In other parts of the world, regulation for used oil disposal is not enforced strongly, excluding the markets of Brazil and Australia where there is stringent enforcement of used oil regulation, favoring rerefining. The percentage of non-collected used oil in Europe and North America is very low (8 and eleven percents respectively), and the rerefining is high, while uncollected waste oils have a large share in South America, Asia and other parts of the world [excluding Brazil], with a lower percent sent to rerefining, said Phadke.

The top five rerefiners, including the American producer Safety-Kleen and the European Avista Oil, Viscolube, Puralube and Eco Huile, produced 43 percent of the total rerefined base stock supply, Phadke said, adding that the rest of the supply is fragmented, coming from plants that use a variety of processing technologies for producing rerefined base stocks. Some plants use solvent extraction technologies, and some use hydrotreating and other technologies. As a result, there is significant variation in the quality of the produced base stocks.

Safety-Kleen produced 16 percent of the total global supply in 2009, followed by Avista Oil, Puralube and Visoclube, each with seven percent, and Eco Huile with six percent.
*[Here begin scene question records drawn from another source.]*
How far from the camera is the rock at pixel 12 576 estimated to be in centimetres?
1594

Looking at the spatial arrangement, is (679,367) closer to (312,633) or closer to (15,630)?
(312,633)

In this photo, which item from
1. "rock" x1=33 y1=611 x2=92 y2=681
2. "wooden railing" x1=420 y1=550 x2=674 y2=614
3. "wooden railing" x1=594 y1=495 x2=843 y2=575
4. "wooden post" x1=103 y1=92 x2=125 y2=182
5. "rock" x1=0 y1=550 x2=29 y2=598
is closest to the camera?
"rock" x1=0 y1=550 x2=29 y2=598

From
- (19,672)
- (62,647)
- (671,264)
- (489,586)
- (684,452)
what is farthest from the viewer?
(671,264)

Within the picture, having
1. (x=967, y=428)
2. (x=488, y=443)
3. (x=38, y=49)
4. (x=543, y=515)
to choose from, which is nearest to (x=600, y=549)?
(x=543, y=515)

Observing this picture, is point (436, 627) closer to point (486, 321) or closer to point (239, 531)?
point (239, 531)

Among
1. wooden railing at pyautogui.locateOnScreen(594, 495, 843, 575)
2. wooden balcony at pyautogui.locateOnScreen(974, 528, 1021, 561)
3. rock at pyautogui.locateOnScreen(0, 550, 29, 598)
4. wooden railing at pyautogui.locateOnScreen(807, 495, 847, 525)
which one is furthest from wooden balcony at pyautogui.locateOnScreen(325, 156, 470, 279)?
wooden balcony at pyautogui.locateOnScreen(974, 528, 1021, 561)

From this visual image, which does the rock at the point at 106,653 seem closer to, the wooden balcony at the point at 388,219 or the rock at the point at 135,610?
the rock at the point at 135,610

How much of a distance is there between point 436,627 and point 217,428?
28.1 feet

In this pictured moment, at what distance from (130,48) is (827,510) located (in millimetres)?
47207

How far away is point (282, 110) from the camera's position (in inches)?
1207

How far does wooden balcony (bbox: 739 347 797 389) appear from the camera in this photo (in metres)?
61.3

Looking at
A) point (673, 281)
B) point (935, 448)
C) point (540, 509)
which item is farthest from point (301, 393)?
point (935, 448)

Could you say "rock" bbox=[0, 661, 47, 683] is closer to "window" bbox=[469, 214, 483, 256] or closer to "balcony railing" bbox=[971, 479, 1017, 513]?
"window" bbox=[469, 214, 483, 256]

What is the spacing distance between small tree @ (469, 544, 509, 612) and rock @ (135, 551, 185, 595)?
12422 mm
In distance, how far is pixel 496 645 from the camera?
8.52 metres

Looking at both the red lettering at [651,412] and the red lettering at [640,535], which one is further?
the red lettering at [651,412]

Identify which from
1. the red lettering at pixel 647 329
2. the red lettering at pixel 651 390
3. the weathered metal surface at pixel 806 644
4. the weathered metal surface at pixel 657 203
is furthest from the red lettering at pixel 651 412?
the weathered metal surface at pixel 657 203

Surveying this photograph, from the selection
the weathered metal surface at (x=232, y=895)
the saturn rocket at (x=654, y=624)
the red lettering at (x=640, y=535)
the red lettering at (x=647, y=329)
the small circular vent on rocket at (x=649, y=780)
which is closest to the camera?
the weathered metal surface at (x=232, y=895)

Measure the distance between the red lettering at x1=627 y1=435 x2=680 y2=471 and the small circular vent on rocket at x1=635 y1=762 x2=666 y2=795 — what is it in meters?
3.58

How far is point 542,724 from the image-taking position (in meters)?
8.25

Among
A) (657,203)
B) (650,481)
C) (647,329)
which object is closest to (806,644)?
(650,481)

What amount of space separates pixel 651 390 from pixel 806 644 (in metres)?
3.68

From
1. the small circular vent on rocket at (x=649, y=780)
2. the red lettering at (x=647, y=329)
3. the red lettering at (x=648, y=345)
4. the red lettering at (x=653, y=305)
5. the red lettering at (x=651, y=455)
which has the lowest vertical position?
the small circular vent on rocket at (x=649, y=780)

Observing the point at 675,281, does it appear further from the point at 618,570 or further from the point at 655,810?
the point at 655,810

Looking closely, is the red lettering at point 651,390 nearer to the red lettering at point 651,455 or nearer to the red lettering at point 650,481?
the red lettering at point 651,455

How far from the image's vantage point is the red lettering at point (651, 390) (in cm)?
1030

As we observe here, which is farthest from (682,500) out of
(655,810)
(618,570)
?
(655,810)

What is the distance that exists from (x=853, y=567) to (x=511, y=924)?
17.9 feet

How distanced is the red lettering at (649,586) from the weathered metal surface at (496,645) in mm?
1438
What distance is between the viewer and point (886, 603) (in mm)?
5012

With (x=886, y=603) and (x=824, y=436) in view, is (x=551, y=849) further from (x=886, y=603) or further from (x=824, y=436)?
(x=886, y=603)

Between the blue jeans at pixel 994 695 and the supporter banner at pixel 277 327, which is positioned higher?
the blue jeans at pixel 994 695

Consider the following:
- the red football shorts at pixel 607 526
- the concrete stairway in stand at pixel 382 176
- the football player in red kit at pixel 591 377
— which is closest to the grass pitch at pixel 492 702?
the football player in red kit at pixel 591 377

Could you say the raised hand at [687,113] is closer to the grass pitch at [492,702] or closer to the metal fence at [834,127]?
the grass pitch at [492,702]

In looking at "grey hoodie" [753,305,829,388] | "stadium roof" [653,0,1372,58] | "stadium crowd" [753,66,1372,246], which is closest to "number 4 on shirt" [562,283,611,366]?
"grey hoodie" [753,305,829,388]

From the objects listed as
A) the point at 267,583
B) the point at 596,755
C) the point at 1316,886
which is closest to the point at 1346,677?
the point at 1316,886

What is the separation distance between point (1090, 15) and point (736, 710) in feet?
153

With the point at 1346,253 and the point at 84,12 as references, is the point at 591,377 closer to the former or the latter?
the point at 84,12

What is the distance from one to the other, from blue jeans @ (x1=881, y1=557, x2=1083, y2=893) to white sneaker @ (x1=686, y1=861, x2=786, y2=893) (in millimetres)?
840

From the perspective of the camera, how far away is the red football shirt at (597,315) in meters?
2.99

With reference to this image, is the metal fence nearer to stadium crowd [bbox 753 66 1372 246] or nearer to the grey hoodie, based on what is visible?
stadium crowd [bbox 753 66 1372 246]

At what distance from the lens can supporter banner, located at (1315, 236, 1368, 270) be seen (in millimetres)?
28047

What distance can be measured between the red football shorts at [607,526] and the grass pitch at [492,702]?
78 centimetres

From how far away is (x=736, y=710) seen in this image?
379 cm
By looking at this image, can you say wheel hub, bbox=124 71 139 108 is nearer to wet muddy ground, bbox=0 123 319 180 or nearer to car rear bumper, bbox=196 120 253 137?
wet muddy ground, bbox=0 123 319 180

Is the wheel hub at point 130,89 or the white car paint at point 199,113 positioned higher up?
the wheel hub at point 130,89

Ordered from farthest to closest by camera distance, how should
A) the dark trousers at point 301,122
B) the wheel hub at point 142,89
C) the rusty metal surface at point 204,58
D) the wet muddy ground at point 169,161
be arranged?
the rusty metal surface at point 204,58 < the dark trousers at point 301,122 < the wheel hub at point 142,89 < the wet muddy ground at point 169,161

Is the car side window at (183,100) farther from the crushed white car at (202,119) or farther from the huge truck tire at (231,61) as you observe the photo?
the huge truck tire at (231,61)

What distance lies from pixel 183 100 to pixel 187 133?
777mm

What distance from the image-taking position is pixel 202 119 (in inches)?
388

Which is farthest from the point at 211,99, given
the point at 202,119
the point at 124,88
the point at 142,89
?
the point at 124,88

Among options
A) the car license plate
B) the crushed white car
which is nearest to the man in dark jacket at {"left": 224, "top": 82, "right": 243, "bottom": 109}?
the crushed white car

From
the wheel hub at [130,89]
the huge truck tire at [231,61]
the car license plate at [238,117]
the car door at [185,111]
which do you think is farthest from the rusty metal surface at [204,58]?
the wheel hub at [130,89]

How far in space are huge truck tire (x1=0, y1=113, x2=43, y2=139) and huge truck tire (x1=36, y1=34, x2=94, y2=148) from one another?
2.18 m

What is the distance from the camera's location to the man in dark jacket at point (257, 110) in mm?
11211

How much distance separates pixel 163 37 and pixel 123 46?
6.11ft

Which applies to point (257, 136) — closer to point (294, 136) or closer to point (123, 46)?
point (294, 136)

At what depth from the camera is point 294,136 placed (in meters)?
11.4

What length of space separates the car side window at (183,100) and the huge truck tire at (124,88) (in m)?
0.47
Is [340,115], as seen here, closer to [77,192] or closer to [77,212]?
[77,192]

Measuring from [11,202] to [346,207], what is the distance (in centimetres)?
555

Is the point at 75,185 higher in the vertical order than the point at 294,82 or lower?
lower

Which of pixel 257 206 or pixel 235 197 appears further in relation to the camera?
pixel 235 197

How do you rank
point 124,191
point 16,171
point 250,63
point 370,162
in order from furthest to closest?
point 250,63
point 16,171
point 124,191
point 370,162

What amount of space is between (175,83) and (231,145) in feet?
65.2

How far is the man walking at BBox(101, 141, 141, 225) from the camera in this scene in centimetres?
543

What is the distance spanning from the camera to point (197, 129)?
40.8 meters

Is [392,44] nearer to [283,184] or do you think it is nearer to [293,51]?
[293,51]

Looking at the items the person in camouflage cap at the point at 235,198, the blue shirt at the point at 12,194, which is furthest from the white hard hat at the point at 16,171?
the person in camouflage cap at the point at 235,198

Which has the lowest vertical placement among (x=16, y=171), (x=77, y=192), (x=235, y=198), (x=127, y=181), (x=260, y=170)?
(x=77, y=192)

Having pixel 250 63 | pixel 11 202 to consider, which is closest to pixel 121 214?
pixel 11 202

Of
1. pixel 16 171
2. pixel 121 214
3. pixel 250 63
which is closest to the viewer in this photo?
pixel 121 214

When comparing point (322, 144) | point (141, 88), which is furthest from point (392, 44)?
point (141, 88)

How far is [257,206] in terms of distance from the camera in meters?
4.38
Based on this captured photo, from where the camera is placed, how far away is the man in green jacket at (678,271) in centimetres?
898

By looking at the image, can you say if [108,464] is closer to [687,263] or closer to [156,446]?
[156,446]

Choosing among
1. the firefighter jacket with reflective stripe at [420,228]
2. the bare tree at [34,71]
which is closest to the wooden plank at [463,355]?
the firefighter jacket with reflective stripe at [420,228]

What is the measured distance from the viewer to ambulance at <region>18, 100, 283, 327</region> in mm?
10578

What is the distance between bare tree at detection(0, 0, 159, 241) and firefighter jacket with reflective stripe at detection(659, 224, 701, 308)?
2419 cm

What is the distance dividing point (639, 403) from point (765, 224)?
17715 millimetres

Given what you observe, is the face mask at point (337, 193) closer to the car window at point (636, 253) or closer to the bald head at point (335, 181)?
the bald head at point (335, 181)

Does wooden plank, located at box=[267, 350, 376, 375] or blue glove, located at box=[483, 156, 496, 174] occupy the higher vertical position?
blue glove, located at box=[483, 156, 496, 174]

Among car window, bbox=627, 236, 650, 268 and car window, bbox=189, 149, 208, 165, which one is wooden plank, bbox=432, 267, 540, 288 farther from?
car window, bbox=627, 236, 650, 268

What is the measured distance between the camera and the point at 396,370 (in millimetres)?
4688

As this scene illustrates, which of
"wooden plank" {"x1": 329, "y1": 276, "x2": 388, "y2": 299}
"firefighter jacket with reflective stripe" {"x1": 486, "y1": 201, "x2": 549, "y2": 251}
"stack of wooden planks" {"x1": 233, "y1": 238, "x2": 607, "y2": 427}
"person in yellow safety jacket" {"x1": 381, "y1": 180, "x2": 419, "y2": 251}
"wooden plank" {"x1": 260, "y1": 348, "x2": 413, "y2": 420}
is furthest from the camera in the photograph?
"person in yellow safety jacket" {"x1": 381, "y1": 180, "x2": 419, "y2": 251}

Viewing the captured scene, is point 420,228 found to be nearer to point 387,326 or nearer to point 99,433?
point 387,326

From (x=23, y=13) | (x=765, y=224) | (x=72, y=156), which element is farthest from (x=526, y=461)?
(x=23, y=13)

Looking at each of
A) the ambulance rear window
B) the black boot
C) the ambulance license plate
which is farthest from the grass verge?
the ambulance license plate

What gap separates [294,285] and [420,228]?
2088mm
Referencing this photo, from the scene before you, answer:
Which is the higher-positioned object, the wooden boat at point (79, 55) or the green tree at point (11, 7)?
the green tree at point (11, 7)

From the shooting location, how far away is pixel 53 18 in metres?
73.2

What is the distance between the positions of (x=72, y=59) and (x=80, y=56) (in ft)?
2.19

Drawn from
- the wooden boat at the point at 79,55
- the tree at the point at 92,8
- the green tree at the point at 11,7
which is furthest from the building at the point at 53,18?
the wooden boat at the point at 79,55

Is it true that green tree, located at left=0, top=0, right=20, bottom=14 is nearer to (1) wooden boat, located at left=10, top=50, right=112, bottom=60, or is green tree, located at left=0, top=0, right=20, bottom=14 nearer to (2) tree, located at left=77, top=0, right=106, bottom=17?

There are several factors that influence the use of waste oils, according to the Kline research. Rerefined base stocks are produced as means to add value to used oils that would otherwise be burned as fuel or used in some other low value applications, Phadke said, asserting that many rerefiners focus on efficient collection, improving rerefining technology and bringing about a change in regulation as the greatest support in waste oil rerefining.

The Kline analysis identified the global rerefining industry’s drivers and challenges. The last few years have seen growth of interest in rerefining due to high lubricants prices, while the rerefining technology has made significant strides, producing very good quality base stocks, Phadke revealed, adding that the growing regulatory trends in favor of rerefiners is also a catalyst that is helping the growth of this industry niche.

Lopsided regional development is a challenge for rerefining as is the small scale of many projects and the lack of standardized products.

Negative perception isperhaps the biggest challenge forrerefined productmarketers. End users who dont have experience with rerefined base stocks generally have a negative image of these products, he pointed out. The biggest obstacle for the use of rerefined base stocks is the lack of familiarity.

The current regeneration technologies allow rerefiners to produce high quality API Group I base oils and in some instances Group II quality base stocks. The potential set of products that can be blended by rerefined base stocks include most industrial lubricant applications and bottom and mid-tier automotive products,Phadke asserted, adding that top-tier products often cannot be blended using these base stocks.

Acceptance of rerefined products by OEMs is good, and they recommend such base stocks where economically and technically feasible, Phadke continued. On the other hand, smaller lubricants blenders and marketers acceptance of these base stocks depends on the individual business situation, while global lubricant majors generally find it difficult to incorporate rerefined base stocks in their blends. He explained that the reason for this is that these companies have standard global formulations.

The potential market for rerefined base stocks is 7.3 million tons and could reach 9.6 million tons by 2019, Phadke concluded.